→ **Requirement**
Where in the listing does the word "charset" appear? Report each line that holds it.

→ **Information shown**
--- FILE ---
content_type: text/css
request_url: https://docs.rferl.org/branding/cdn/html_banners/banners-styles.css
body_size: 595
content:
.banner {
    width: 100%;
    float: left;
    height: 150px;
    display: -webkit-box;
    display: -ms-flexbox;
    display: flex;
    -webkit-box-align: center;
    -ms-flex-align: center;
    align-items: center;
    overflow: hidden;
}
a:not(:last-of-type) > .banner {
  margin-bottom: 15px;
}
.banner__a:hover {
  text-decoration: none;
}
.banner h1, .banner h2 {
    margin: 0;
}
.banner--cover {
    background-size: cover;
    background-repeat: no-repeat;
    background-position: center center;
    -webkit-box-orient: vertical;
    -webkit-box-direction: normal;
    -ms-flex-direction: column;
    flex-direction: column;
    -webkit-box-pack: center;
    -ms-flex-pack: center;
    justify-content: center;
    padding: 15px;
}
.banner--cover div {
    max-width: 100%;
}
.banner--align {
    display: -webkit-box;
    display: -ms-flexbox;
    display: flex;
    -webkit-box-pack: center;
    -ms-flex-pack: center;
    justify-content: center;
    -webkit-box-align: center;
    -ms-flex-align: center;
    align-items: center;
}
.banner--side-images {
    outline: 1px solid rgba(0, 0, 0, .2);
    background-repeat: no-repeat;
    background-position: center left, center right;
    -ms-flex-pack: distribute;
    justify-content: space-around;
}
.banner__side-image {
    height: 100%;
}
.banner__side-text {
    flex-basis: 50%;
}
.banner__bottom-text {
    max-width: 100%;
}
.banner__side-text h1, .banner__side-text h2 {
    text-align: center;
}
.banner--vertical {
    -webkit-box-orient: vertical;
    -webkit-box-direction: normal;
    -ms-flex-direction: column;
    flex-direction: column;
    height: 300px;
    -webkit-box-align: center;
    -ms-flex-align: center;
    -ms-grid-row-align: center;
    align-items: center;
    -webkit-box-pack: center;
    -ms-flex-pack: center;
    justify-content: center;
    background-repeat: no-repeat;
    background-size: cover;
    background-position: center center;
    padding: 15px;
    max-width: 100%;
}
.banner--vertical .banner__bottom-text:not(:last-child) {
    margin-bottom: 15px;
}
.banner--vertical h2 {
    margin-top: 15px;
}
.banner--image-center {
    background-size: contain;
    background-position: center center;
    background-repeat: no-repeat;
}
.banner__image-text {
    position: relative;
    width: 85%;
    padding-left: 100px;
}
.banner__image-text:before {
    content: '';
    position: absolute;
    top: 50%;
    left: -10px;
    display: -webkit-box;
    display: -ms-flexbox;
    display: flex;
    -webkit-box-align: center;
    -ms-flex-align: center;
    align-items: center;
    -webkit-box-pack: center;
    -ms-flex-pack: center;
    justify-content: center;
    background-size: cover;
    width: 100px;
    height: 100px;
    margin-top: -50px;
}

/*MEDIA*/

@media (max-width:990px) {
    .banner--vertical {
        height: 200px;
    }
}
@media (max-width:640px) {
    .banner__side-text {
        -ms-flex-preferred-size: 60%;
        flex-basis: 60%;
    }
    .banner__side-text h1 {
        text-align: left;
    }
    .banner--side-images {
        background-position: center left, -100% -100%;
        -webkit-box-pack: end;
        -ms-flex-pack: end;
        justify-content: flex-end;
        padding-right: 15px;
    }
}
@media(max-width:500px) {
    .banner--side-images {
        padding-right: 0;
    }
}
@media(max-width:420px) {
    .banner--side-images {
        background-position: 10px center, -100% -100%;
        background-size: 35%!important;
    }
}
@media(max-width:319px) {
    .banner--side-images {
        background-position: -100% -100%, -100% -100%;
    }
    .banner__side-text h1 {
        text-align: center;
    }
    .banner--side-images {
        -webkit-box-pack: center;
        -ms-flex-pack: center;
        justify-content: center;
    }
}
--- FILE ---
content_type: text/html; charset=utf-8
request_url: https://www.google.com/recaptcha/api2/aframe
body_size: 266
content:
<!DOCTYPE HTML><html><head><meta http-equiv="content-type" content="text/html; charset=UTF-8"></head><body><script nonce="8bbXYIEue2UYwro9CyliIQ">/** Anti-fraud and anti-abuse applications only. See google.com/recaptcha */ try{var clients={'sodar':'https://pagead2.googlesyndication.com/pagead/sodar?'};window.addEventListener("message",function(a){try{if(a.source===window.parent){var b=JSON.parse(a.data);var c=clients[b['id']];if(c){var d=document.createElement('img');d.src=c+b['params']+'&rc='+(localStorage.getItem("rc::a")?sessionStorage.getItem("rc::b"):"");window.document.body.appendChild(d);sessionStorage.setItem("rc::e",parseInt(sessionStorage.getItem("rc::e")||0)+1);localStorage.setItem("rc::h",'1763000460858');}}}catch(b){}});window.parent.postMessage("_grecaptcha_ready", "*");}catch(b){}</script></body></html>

→ **Response area**
content_type: text/html; charset=utf-8
<!DOCTYPE HTML><html><head><meta http-equiv="content-type" content="text/html; charset=UTF-8"></head><body><script nonce="8bbXYIEue2UYwro9CyliIQ">/** Anti-fraud and anti-abuse applications only. See google.com/recaptcha */ try{var clients={'sodar':'https://pagead2.googlesyndication.com/pagead/sodar?'};window.addEventListener("message",function(a){try{if(a.source===window.parent){var b=JSON.parse(a.data);var c=clients[b['id']];if(c){var d=document.createElement('img');d.src=c+b['params']+'&rc='+(localStorage.getItem("rc::a")?sessionStorage.getItem("rc::b"):"");window.document.body.appendChild(d);sessionStorage.setItem("rc::e",parseInt(sessionStorage.getItem("rc::e")||0)+1);localStorage.setItem("rc::h",'1763000460858');}}}catch(b){}});window.parent.postMessage("_grecaptcha_ready", "*");}catch(b){}</script></body></html>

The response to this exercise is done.